▸ **PROBLEM DESCRIPTION**
Can you write out every one of the entries below, character for character, without changing anything?

[Start TASK INPUTS]

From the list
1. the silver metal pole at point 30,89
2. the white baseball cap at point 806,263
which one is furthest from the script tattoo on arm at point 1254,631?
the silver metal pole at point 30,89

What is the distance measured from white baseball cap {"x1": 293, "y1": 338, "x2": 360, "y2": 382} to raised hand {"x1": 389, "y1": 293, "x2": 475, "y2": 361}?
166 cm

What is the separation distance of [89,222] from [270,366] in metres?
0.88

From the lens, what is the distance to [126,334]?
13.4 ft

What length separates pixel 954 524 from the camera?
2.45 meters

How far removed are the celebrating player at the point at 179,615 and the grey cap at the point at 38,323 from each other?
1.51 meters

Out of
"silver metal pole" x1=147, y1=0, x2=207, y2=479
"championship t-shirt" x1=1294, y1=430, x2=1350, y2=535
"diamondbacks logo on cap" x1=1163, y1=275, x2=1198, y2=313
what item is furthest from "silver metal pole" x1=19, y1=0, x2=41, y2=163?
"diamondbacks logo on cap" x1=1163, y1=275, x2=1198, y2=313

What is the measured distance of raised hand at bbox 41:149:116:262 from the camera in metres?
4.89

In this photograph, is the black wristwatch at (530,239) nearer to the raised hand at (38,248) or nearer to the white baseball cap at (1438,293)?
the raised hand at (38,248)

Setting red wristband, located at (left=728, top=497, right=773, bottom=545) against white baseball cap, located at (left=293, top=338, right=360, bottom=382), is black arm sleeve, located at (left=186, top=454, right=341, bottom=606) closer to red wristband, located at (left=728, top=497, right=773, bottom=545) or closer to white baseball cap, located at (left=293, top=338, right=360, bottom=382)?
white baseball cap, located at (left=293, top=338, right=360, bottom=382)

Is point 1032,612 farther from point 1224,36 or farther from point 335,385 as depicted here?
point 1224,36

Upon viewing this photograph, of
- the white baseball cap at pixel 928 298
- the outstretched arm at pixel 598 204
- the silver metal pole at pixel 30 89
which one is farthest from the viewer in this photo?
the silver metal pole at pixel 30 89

[End TASK INPUTS]

▸ **WRITTEN ANSWER**
From the list
1. the silver metal pole at point 30,89
2. the white baseball cap at point 806,263
which one is furthest from the script tattoo on arm at point 1254,631?
the silver metal pole at point 30,89

What is the distance measured from white baseball cap {"x1": 293, "y1": 338, "x2": 360, "y2": 382} to raised hand {"x1": 389, "y1": 293, "x2": 475, "y2": 361}?
166 cm

What is the separation distance of [89,222] from [270,366] in metres?
0.88

From the lens, what is the distance to [126,334]?
13.4 ft

What length separates pixel 954 524 from the camera?
2.45 meters

How far removed are the celebrating player at the point at 179,615 and the grey cap at the point at 38,323 from each other?
1.51 meters

Out of
"silver metal pole" x1=147, y1=0, x2=207, y2=479
"championship t-shirt" x1=1294, y1=430, x2=1350, y2=535
"diamondbacks logo on cap" x1=1163, y1=275, x2=1198, y2=313
what item is furthest from "silver metal pole" x1=19, y1=0, x2=41, y2=163?
"diamondbacks logo on cap" x1=1163, y1=275, x2=1198, y2=313

What is the measured distance of raised hand at bbox 41:149:116:262 from the camera in metres?
4.89

In this photograph, is the black wristwatch at (530,239) nearer to the raised hand at (38,248) or nearer to the white baseball cap at (1438,293)?
the raised hand at (38,248)

Setting red wristband, located at (left=728, top=497, right=773, bottom=545) against white baseball cap, located at (left=293, top=338, right=360, bottom=382), is black arm sleeve, located at (left=186, top=454, right=341, bottom=606) closer to red wristband, located at (left=728, top=497, right=773, bottom=545) or closer to white baseball cap, located at (left=293, top=338, right=360, bottom=382)?
white baseball cap, located at (left=293, top=338, right=360, bottom=382)

Is point 1032,612 farther from point 1224,36 or farther from point 335,385 as depicted here?
point 1224,36

Upon viewing this photograph, of
- the white baseball cap at pixel 928 298
- the outstretched arm at pixel 598 204
- the silver metal pole at pixel 30 89
which one is farthest from the viewer in this photo?
the silver metal pole at pixel 30 89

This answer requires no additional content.